Cuenta que esa es una cuadra festiva. Que en todas las casas, las familias hacen fiesta. La suya suele reunirse en ese patio frontal, el de su taller, a asar carne, revolver natilla y bailar.
Antes de la medianoche, alguno de los vecinos que hizo buñuelos, pasa por las demás casas compartiéndolos; alguien de la suya pasa por las demás entregando carnes y natilla; aquel de más allá en la que frieron chorizos, entregando algunos y, así, todos dan y reciben las viandas, en medio del alegre bullicio de la música caribeña y parrandera, hasta el amanecer. “¡Y que no falte el trago!”

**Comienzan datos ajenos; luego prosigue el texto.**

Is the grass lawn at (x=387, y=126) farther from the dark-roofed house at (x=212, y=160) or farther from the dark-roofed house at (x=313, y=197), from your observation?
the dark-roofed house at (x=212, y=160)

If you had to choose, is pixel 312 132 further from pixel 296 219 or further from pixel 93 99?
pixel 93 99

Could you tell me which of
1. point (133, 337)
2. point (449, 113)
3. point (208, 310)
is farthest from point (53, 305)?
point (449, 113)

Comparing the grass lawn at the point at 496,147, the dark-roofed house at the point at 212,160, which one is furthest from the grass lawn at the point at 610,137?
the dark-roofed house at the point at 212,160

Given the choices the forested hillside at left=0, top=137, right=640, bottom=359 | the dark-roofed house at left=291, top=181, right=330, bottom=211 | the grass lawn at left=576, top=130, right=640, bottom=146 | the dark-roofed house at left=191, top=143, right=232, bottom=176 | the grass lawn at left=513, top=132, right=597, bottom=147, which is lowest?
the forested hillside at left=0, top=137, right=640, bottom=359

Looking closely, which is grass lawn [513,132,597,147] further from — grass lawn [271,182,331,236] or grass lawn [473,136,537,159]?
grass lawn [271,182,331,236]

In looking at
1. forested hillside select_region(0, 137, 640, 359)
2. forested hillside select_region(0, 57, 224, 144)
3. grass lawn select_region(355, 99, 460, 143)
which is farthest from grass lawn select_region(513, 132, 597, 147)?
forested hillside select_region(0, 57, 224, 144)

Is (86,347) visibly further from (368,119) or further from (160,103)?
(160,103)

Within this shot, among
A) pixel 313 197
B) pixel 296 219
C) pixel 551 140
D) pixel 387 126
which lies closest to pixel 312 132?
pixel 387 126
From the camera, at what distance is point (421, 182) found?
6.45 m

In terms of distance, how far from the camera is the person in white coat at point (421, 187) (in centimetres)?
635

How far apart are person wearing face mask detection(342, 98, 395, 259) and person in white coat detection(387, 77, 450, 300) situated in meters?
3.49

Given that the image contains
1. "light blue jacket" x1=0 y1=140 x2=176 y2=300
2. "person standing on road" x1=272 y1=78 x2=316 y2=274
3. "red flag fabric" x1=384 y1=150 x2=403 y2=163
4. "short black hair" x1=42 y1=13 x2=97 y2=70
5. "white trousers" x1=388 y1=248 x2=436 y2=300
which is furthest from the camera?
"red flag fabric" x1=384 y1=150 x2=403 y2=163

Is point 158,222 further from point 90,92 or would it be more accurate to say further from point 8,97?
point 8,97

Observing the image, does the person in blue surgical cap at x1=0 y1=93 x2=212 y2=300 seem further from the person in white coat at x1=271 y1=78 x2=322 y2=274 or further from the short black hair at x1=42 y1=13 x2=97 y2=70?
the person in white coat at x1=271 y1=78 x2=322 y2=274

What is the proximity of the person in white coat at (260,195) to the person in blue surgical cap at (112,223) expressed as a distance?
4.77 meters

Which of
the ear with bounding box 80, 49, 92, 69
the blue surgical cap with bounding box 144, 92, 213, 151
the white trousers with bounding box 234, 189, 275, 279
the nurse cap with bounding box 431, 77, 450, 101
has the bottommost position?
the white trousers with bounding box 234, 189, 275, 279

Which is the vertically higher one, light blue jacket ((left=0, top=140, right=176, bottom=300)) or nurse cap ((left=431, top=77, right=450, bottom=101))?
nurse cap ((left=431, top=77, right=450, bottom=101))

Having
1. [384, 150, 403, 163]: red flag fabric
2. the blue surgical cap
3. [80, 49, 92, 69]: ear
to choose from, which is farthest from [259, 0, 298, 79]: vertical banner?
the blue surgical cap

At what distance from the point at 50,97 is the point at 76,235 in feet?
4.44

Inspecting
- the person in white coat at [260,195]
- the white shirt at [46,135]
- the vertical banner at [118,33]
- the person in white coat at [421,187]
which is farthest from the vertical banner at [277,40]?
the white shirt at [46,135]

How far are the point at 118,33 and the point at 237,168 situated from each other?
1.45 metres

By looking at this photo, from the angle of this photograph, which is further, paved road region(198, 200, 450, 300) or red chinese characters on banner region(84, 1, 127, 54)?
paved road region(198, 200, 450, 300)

“En años anteriores —menciona William Álvarez, un vecino—, la cuadra ha ganado premio de la Alcaldía por ser la mejor decorada. —Y añade—: ¿sabe cuál es la ventaja que tenemos? Que somos propietarios y habitantes del sector desde hace mucho tiempo. Por eso, todos queremos el barrio, nos unimos para hacer las cosas. Yo sé quién vive en esa casa de enseguida, en la de más allá y en la de la esquina. Sé cómo se llama la vecina del frente y todo el mundo”.
En Aranjuez, la cosa está que arde. En algunas cuadras, como la carrera 47, sembrada de edificios de tres y cuatro pisos en su mayoría, casi no hay una ventana, una puerta, un balcón, que no esté iluminada con hileras de luces de colores.
“No, y eso que hay algunas apagadas, porque sus ocupantes no han llegado todavía de trabajar para encender el alumbrado”, explica Luz Gladys Cardona, una mujer que ha vivido siempre en este barrio. Ha visto crecer a sus hijas, ahora adolescentes, en estas empinadas vías.
Atiende su negocio de esquina en el que vende salchipapas y perros calientes.
Cuenta que la fiesta del veinticuatro no se la pierde nadie. Que los grandes bailan, que los niños juegan y reciben los regalos junto al pesebre comunitario, que los grandes toman aguardiente y todos comen y se divierten hasta que los sorprende el amanecer del veinticinco con ganas de sancocho.
“Si quiere saber qué es diciembre, usted no puede irse de Aranjuez”, presume.